Selected extract:
>> Start
The stain color inside the drawers looks like it was almost purple maybe cherry. How do we get a consistent color even if it is not the color of choice?

I plan on using a spray lacquer finish after staining. Any advice would be greatly appreciated. Thank you.

ANSWER: Hi Bruce
Nice to hear from you.
I am surprised that this mahogany set had this very dark stain applied.
A couple of things are going through my head here.
First you say you stripped with the denatured alcohol which is fine for removing a shellac finish which you obviously had, but it will not remove stain in my experience.
Is there a possibility that the color variance you are seeing is because the stain has not been removed?
Bruce, Mahogany is often referred to as "the king of furniture wood" and I agree with that. It is my experience that this wood stains consistently each and every time.
Second this purple cherry stain you see inside the drawers reminds me of a dye stain. You only have to encounter this dye stain once and you will never forget it.
When you refinish a piece with this dye it actually turns your hands, rags and gloves a red color. It takes days to get it off your hands.
While I have never seen it applied to lovely mahogany as its just not necessary, is there a chance thats what you have?
I will go under the assumption you have correctly identified the wood.
Your question.."how do we get a consistent even color even if its not the color choice?"
The answer..you will get a consistent even color on 100 year old mahogany if all existing finish and stain have been removed with paint stripper and fresh stain applied.
I love refinishing mahogany because the color is so beautiful.
There are limited color choices with this wood. It is what it is.
You cannot change it and you would not want to.
A final thought. It could be possible that the top has faded somewhat from sunlight.
If this is not veneer you could lightly sand the top to darken it a bit although personally I feel once the wood is bare the stain will even everything out.
I know you are going to ask what stain I use on Mahogany.
Only one..Minwax Special Walnut. One coat only applied with a rag and wiped back well.
Bruce this sounds like a lovely set and you have invested a lot of time in it.
Get lots of advice before you do anything further. And second opinions are great especially "hands on"
>> End
Listed records:
>> Start
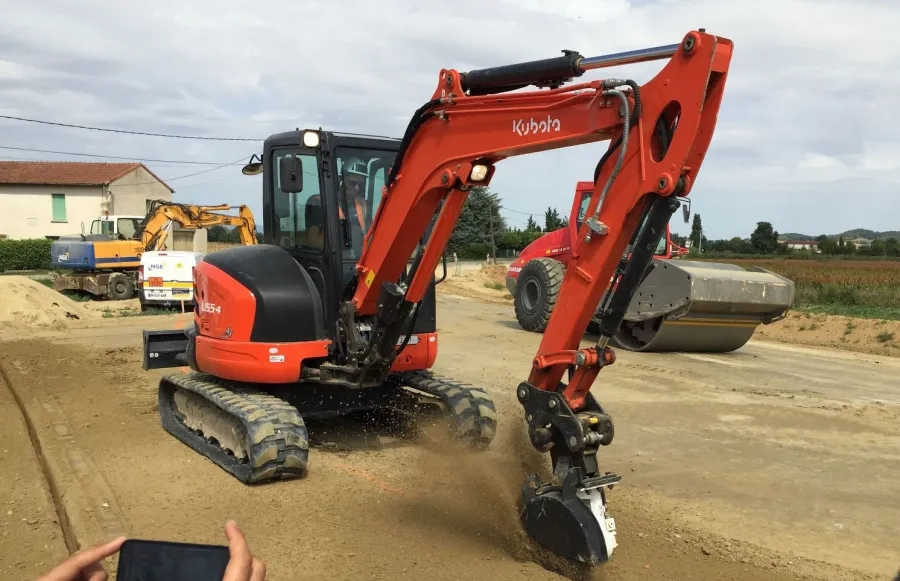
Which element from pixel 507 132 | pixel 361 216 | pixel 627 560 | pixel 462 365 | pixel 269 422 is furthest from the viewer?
pixel 462 365

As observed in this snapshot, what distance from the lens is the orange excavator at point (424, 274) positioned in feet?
12.8

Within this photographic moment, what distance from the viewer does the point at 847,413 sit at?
8531mm

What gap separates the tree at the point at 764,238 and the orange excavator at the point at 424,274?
5086 cm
>> End
Work to be completed: Reproduce the mahogany staining question and answer in full, word for word. The records were taken from a different source than the text.

Output for this task:
The stain color inside the drawers looks like it was almost purple maybe cherry. How do we get a consistent color even if it is not the color of choice?

I plan on using a spray lacquer finish after staining. Any advice would be greatly appreciated. Thank you.

ANSWER: Hi Bruce
Nice to hear from you.
I am surprised that this mahogany set had this very dark stain applied.
A couple of things are going through my head here.
First you say you stripped with the denatured alcohol which is fine for removing a shellac finish which you obviously had, but it will not remove stain in my experience.
Is there a possibility that the color variance you are seeing is because the stain has not been removed?
Bruce, Mahogany is often referred to as "the king of furniture wood" and I agree with that. It is my experience that this wood stains consistently each and every time.
Second this purple cherry stain you see inside the drawers reminds me of a dye stain. You only have to encounter this dye stain once and you will never forget it.
When you refinish a piece with this dye it actually turns your hands, rags and gloves a red color. It takes days to get it off your hands.
While I have never seen it applied to lovely mahogany as its just not necessary, is there a chance thats what you have?
I will go under the assumption you have correctly identified the wood.
Your question.."how do we get a consistent even color even if its not the color choice?"
The answer..you will get a consistent even color on 100 year old mahogany if all existing finish and stain have been removed with paint stripper and fresh stain applied.
I love refinishing mahogany because the color is so beautiful.
There are limited color choices with this wood. It is what it is.
You cannot change it and you would not want to.
A final thought. It could be possible that the top has faded somewhat from sunlight.
If this is not veneer you could lightly sand the top to darken it a bit although personally I feel once the wood is bare the stain will even everything out.
I know you are going to ask what stain I use on Mahogany.
Only one..Minwax Special Walnut. One coat only applied with a rag and wiped back well.
Bruce this sounds like a lovely set and you have invested a lot of time in it.
Get lots of advice before you do anything further. And second opinions are great especially "hands on"